I bet you’ve even heard gut health linked to things that seem very far removed from the gut…
Like cognitive development during infancy, how your microbiota can influence onset of obesity, and how the bacteria in your gut can be so revolutionary to your health that people are doing fecal transparents.
Wait, what? Yep – it’s been studied rather extensively. I’m new to this poo-in-a pill concept and first heard Dr. Steven Gundry speak about it on a podcast.
But I’m digressing away from the point of this article, so you can check out this article from Dr. Joseph Mercola: Fecal Transplant.
While the importance of gut health, bacteria and the overall microbiome has become increasingly clear over the last 10 years and I plan to discuss this extensively in the future, what we often overlook are Digestive Enzymes. The little guys responsible for speeding up chemical reactions in our body, especially those required for our digestive processes…
The Digestive System
Overview, Gut Health, MicroBiome
Digestion is facilitated primarily by the organs that make up the GI tract – mouth & salivary glands, esophagus, the stomach, small intestine, large intestine, and the rectum – but there are several important accessory organs that help out too. Those are the Pancreas, Liver and Gallbladder.

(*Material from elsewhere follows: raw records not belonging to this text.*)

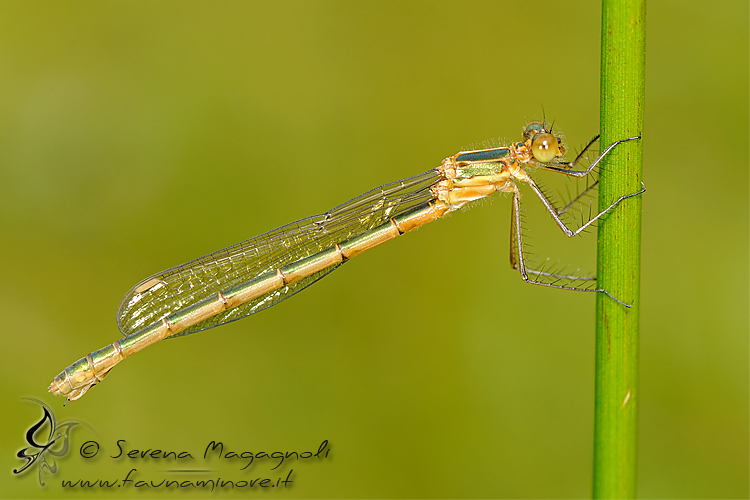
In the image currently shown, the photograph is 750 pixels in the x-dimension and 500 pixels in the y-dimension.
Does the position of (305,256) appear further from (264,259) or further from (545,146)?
(545,146)

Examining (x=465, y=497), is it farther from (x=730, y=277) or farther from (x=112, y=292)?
(x=112, y=292)

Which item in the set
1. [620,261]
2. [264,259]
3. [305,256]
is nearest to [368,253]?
[305,256]

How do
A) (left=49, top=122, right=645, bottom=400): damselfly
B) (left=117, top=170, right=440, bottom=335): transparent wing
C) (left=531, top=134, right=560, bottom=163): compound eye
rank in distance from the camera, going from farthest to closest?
(left=117, top=170, right=440, bottom=335): transparent wing < (left=49, top=122, right=645, bottom=400): damselfly < (left=531, top=134, right=560, bottom=163): compound eye

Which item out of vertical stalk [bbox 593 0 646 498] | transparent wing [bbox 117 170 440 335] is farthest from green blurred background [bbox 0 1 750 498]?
vertical stalk [bbox 593 0 646 498]

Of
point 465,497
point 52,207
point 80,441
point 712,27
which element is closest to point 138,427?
point 80,441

Yet here is what many of us forget about our digestive system – not only does it carry out the functions of digestion and absorption – but it also plays a huge role in our immune system. Here’s how…
Our nutrition, or the inputs we choose to consume to stay alive, whether it’s food, supplements or any form of sustenance – it’s coming from the external environment. And we’re introducing bacteria, viruses and other microorganisms to our bodies through the inputs we take in from outside. The GI tract plays a crucial role in being a physical barrier to entry for these microorganisms that accompany the food we take in. The GI tract also produces a host of antibodies, lymphocytes and macrophages that are components and first line defense mechanisms of our immune system.
We also have our own gut bacteria, called “resident bacteria” that set up shop in, and call home, our GI tract. Especially in the large intestine, you find what is commonly called Microbiota or Microflora – these microorganisms live in our gut and are part of the body’s overall Microbiome, another buzzword lately. In Lehman’s terms, the Microbiome is the entire system of microorganisms that live throughout the body, not just in the GI tract.
Microbiome is massively important, especially in the gut. The healthy bacteria that live in our intestine (microbiota) help keep pathogenic bacteria under control, they aid in absorption by synthesizing nutrients, vitamins and short-chain fatty acids that produce energy for the cells of our large intestine.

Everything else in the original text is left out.